__What to do__
Carry on the opinion about the claimant's alleged willful misconduct, starting after its final sentence.

The legislative intention could not be achieved if we were to accept a view that.would fail to look beyond the fact that an employee in a single instance had acted in a manner contrary to the express direction of the employer.

The majority has agreed that the original basis for the claimant’s disagreement here was justifiable and reasonable in that he had been asked to schedule two jobs requiring the use of the same sink, but the majority contends that willful misconduct lies in his later refusal to discuss the matter further in his employer’s office. Only a very few minutes intervened, however, during which the employer was then engaged in answering the telephone, and I cannot believe that this period was of sufficient length to constitute a “ cooling-off period.” Moreover, I believe that the one-minute conversation which then occurred and during which the claimant refused the employer’s request to enter the employer’s office for further discussion, was merely a continuation of the same argument, and the claimant, in refusing, was choosing to end the discussion rather than to prolong or exacerbate it. This is not a case in which the claimant refused a direct order by the employer as was the situation in Borlak v. Unemployment Compensation Board of Review, 15 Pa. Commonwealth Ct. 489, 326 A.2d 659 (1974), which has been cited by the majority to support the proposition that a finding of willful misconduct can result from a single incident. What the employee rejected here was clearly not an order at all.

__Data provided__
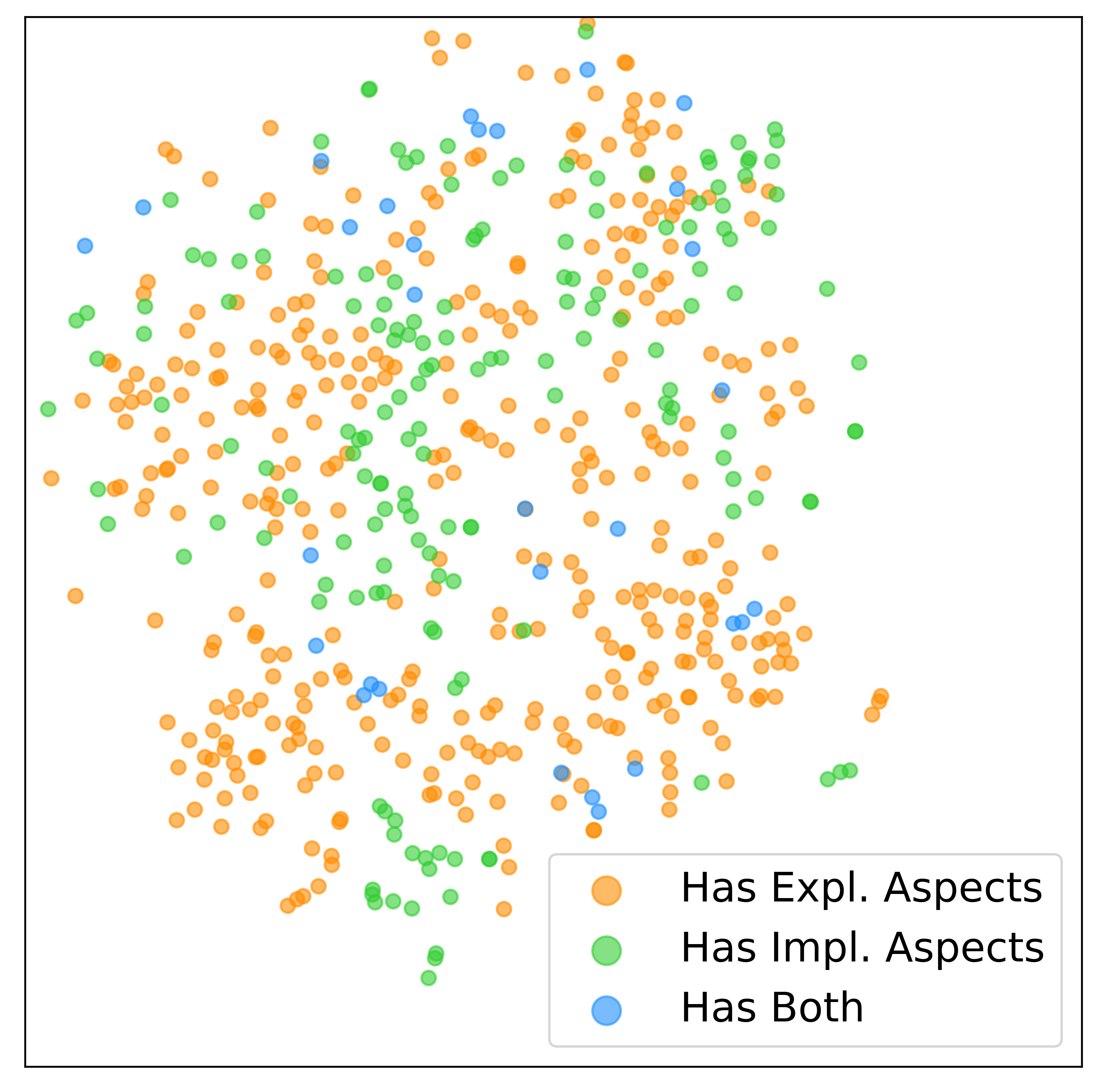 Has Expl. Aspects
Has Impl. Aspects
Has Both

__Result for this task__
As was said in Frumento, supra, a single instance of misconduct ordinarily will not bring an employee within the purview of willful misconduct and I do not believe that the claimant’s conduct here, where there was admittedly reason for him to believe that his employer’s best interests were best served by his refusal of the employer’s request, rises to the level of willful misconduct. I would, therefore, reverse the order of the Board and award benefits. 
      
       The president testified that claimant had, on several other occasions, “become upset with my decisions but never to a point that he reached on February 12th.”
     
      
       The length of time of the “eooling-off period” cannot be identified in the record with precision but, taking claimant’s own testimony, he characterized it as “a few minutes.”